De una defensa vulnerable… a una muralla renovada
Durante las primeras nueve semanas de la temporada 2025, los Dallas Cowboys eran una de las defensas terrestres más débiles de la NFL. Permitían la quinta mayor cantidad de yardas por tierra a corredores y eran la cuarta peor unidad contra la carrera.
Ese escenario cambió radicalmente tras la fecha límite de intercambios, cuando Dallas adquirió al tackle defensivo Quinnen Williams, hoy convertido en símbolo del resurgimiento defensivo. Desde su llegada, los Cowboys permiten la tercera menor cantidad de yardas terrestres en toda la liga.
“Todos ejecutando. Los coaches llaman las jugadas y nosotros las hacemos. Cada quien haciendo su trabajo lo mejor posible”, explicó Williams.
Su compañero Osa Odighizuwa coincide:
“Al frente estamos jugando nuestro mejor fútbol.
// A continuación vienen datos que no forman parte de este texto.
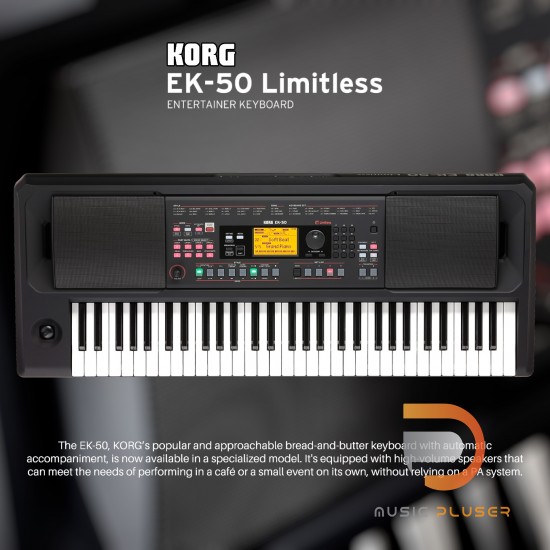 Korg ek 50 limitless price hotsell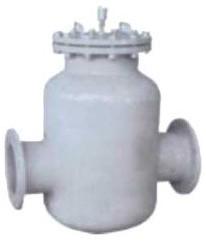 供应GCQ-T自洁式排气水过滤器图片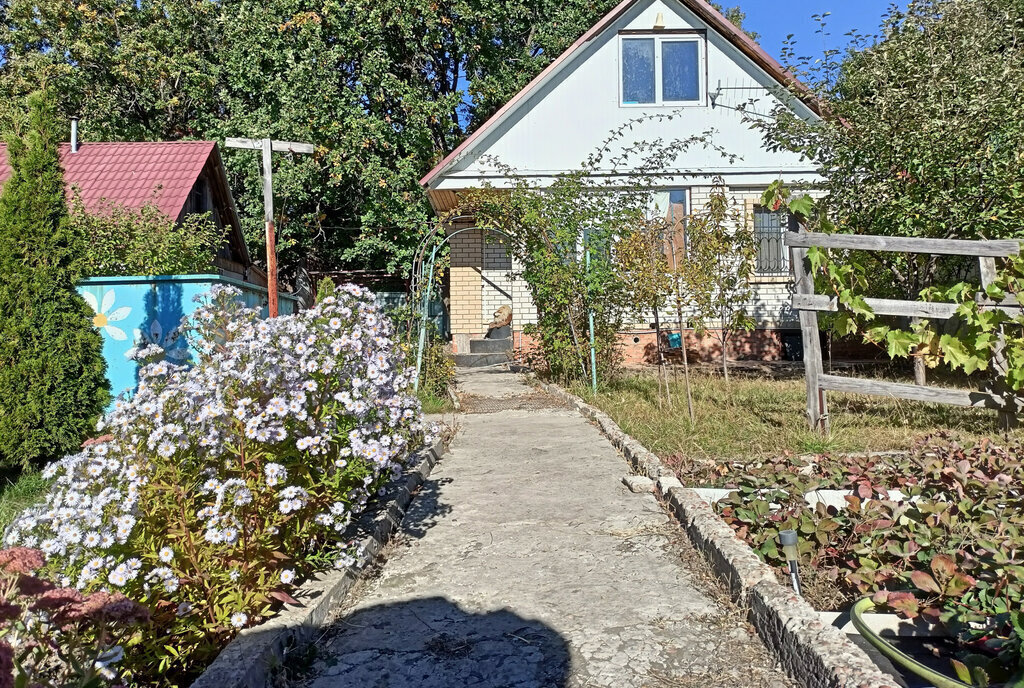 дом г Саратов р-н Октябрьский СНТ Кумысная Поляна - Сосновая Роща фото 7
Esta es la línea defensiva que siempre quisimos ser.”
Un giro interno que cambió el rumbo

El entrenador Brian Schottenheimer reconoció que el problema del inicio no era talento: eran errores propios.
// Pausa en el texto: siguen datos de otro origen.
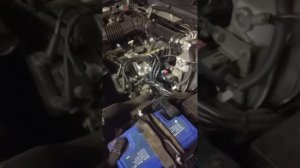 Стук в двигателе Ховер Н5 2,4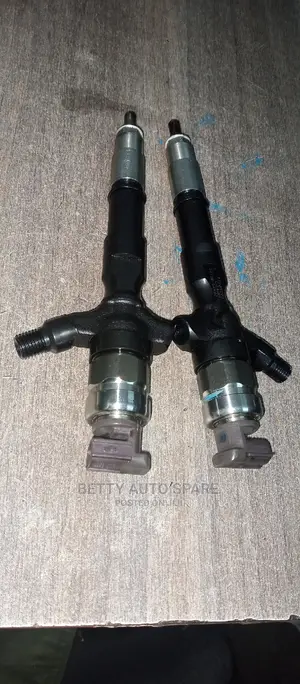 Toyota Hilux Old Model Nozzles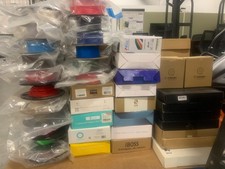 Huge 3D Printer Filament Lot + PEI Build Plates Creality picture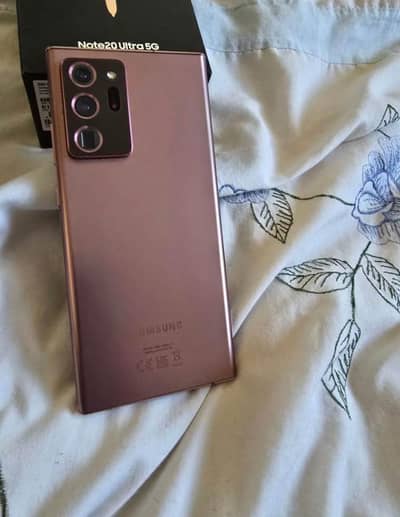 Samsung Galaxy Note 20 Ultra 5g exchange possible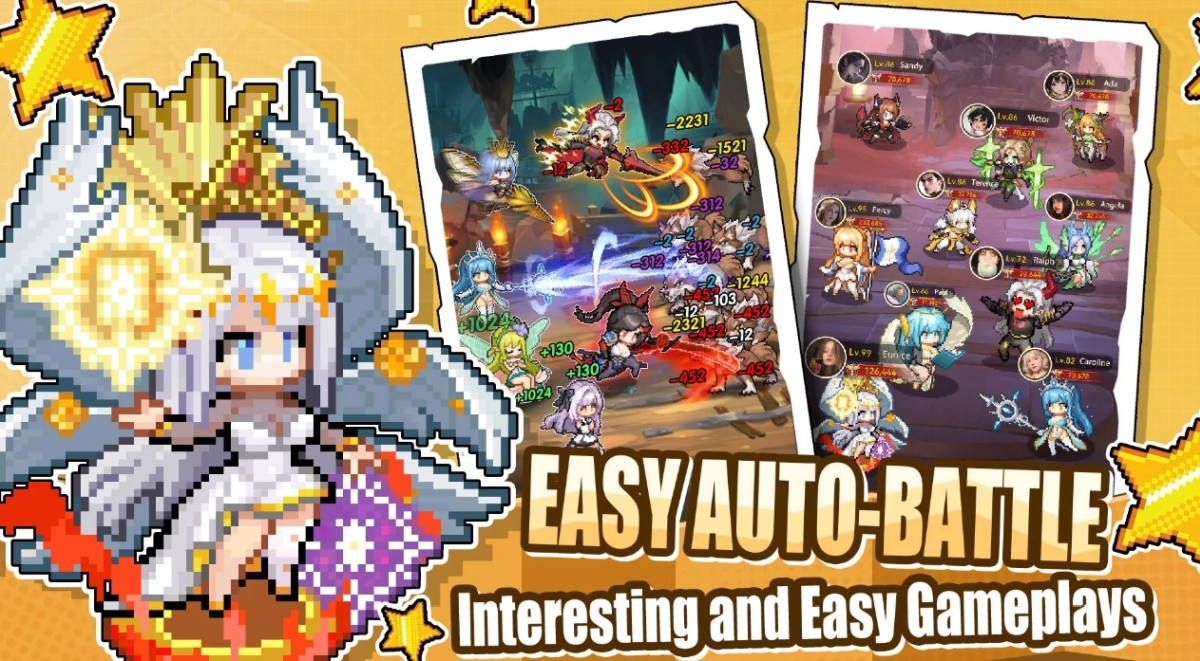 Pixel Overlord: 4096 Draws Tier List & Best Characters
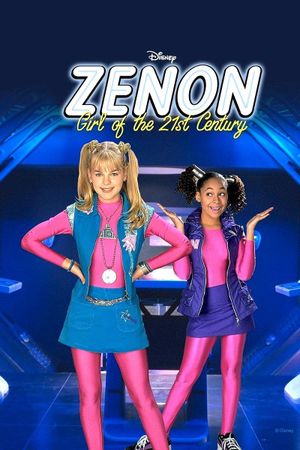 Zenon: Girl of the 21st Century's poster image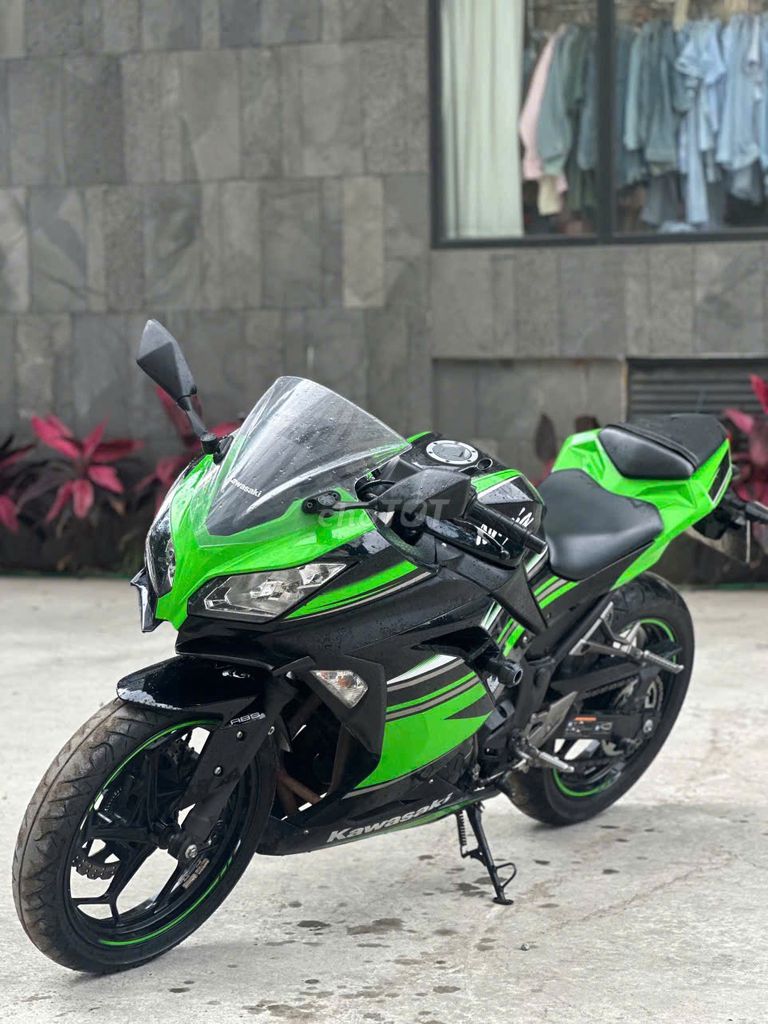 Kawasaki Ninja 2017 - ảnh 3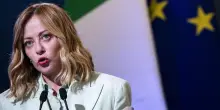 Giorgia Meloni invia una lettera di congratulazioni a Papa Leone XIV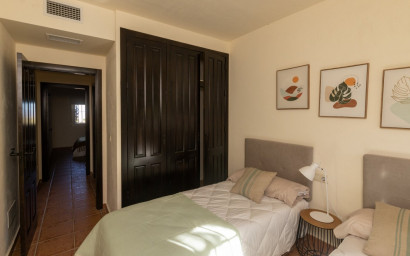 Nouvelle construction - Maison mitoyenne -
Fuente Álamo - Las Palas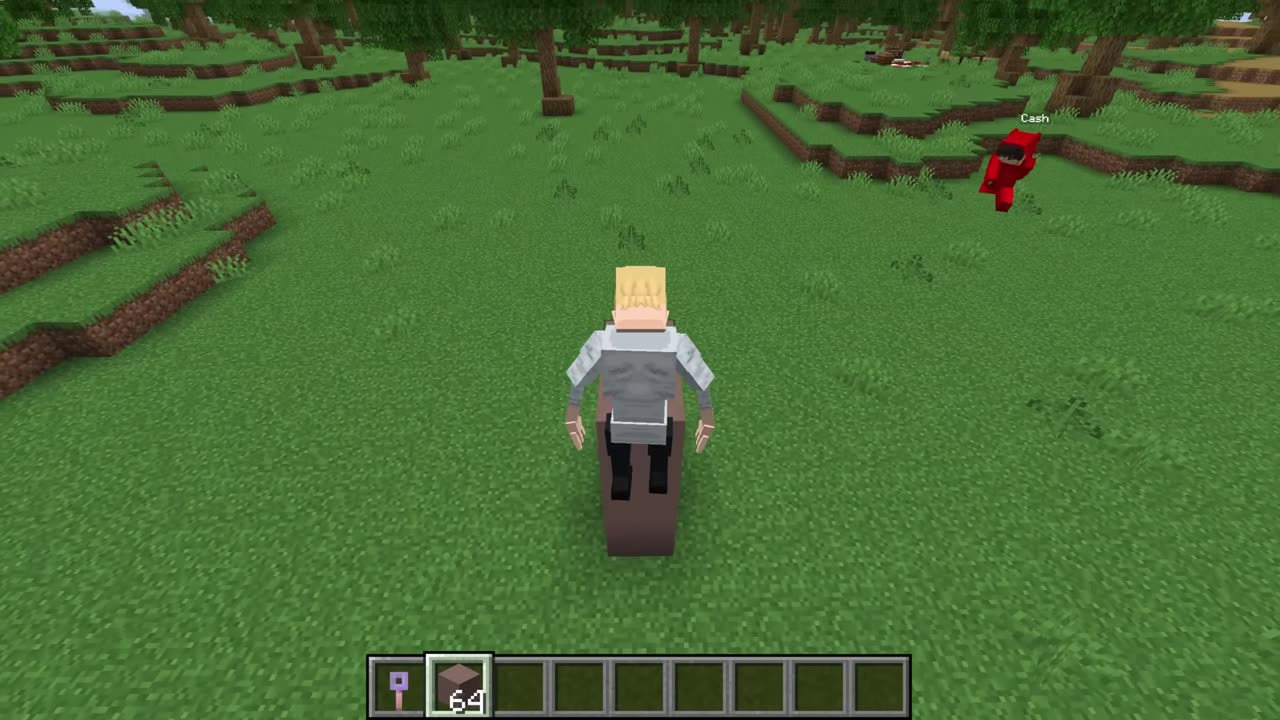 I Tried Having 67 KIDS in Minecraft… It Got OUT OF CONTROL 😳💀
“Nos estábamos derrotando solos. Una cobertura fallada, una mala comunicación, una llamada tardía… y permitíamos jugadas grandes.”
Ese cúmulo de fallas los hundió al comienzo, pero hoy, con tres victorias consecutivas y marca de 6-5-1, la defensa luce transformada.
En las últimas tres semanas, Dallas lidera la NFL en menor cantidad de yardas terrestres permitidas: apenas 117 en 36 acarreos.
La presencia que lo cambió todo
Aunque Williams insiste en que no es “el salvador”:
“Una persona no cambia todo. Ganamos juntos y perdemos juntos.”
Odighizuwa revela la verdad interna:
“Tener un perro ahí afuera lo cambia todo. Él eleva a toda la defensa.”
El impacto colectivo se fortaleció con la llegada de Logan Wilson, el regreso de DeMarvion Overshown y Shavon Revel, y una energía renovada en toda la unidad defensiva.
Ahora viene la prueba más dura: Detroit
Este jueves, los Cowboys enfrentarán el examen más difícil desde su resurgimiento: el explosivo backfield de los Detroit Lions, con Jahmyr Gibbs y David Montgomery, apoyados por una de las líneas ofensivas más dominantes de la NFL.
“Es un desafío enorme. Tienen dos corredores explosivos y una línea dominante.”, advirtió Williams.
Detroit es experto en disfrazar jugadas desde las mismas formaciones, obligando a las defensas a jugar disciplinadas.
Odighizuwa lo resume así:
“Es de esos partidos donde solo miras al tipo frente a ti y ejecutas tus lecturas.”
Una herida que sigue abierta
En 2024, Detroit aplastó a los Cowboys 47-9. Ese recuerdo sigue vivo en Dallas.
“No detuvimos la carrera… y si no haces eso, es un día muy largo para la defensa.”, recordó Odighizuwa.
Hoy, con una defensa reconstruida, más física y más segura, los Cowboys buscan venganza, afirmación y una cuarta victoria consecutiva que los meta de lleno en la pelea por los playoffs.